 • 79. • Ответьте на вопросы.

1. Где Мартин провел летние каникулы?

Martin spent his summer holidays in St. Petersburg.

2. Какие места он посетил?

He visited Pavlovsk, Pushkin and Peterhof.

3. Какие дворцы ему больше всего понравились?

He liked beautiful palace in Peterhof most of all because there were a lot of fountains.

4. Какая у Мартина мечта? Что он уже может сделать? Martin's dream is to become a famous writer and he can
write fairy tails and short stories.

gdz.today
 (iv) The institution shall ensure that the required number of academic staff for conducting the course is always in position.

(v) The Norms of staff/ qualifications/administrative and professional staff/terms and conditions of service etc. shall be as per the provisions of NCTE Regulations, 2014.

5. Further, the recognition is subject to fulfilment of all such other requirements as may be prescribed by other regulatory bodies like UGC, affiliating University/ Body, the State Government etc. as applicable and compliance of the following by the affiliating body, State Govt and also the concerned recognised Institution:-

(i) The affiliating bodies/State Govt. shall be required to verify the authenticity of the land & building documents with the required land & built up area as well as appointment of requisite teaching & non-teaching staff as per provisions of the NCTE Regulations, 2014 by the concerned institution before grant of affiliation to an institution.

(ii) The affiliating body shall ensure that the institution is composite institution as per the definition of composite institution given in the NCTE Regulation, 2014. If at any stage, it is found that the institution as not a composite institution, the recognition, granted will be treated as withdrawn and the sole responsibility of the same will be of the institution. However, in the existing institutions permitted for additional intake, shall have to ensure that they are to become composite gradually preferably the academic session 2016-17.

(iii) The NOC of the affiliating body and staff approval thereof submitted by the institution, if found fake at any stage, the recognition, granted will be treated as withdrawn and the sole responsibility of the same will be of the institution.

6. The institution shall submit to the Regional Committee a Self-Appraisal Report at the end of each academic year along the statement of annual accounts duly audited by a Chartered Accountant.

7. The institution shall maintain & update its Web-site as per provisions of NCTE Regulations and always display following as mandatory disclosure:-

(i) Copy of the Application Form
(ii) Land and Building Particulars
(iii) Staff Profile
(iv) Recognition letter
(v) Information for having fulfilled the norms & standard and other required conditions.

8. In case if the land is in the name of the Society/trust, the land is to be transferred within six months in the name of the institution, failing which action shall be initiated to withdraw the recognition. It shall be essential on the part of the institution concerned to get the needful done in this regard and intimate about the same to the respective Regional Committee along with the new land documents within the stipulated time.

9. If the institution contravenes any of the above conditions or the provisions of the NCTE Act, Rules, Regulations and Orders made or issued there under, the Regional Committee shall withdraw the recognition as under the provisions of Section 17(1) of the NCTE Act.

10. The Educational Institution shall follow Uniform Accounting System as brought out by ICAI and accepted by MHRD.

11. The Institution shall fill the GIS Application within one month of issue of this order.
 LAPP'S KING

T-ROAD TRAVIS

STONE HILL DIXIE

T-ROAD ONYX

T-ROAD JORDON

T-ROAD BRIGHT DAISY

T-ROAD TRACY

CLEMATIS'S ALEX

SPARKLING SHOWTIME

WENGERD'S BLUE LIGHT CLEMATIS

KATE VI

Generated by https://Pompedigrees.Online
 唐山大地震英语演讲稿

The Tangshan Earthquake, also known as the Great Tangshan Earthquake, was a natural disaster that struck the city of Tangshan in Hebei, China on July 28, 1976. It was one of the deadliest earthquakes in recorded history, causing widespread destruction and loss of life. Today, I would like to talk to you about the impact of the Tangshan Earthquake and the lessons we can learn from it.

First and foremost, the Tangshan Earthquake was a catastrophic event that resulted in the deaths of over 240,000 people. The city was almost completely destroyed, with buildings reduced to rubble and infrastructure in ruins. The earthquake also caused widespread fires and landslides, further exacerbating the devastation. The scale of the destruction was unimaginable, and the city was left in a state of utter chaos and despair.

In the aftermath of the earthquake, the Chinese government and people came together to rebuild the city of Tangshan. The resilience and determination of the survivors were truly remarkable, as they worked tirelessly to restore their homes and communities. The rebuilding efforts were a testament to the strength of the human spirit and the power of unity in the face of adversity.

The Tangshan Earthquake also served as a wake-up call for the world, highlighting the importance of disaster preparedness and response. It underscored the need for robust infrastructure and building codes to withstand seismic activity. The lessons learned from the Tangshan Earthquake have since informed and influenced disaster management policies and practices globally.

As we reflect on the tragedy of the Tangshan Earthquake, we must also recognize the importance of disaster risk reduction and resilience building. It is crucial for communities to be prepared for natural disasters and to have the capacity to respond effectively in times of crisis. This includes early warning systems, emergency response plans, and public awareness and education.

What this task involves. All lines from the top of the data through the line containing "(v) The Norms" need to be retyped exactly, and nothing more.

Answer box.
 • 79. • Ответьте на вопросы.

1. Где Мартин провел летние каникулы?

Martin spent his summer holidays in St. Petersburg.

2. Какие места он посетил?

He visited Pavlovsk, Pushkin and Peterhof.

3. Какие дворцы ему больше всего понравились?

He liked beautiful palace in Peterhof most of all because there were a lot of fountains.

4. Какая у Мартина мечта? Что он уже может сделать? Martin's dream is to become a famous writer and he can
write fairy tails and short stories.

gdz.today
 (iv) The institution shall ensure that the required number of academic staff for conducting the course is always in position.

(v) The Norms of staff/ qualifications/administrative and professional staff/terms and conditions of service etc. shall be as per the provisions of NCTE Regulations, 2014.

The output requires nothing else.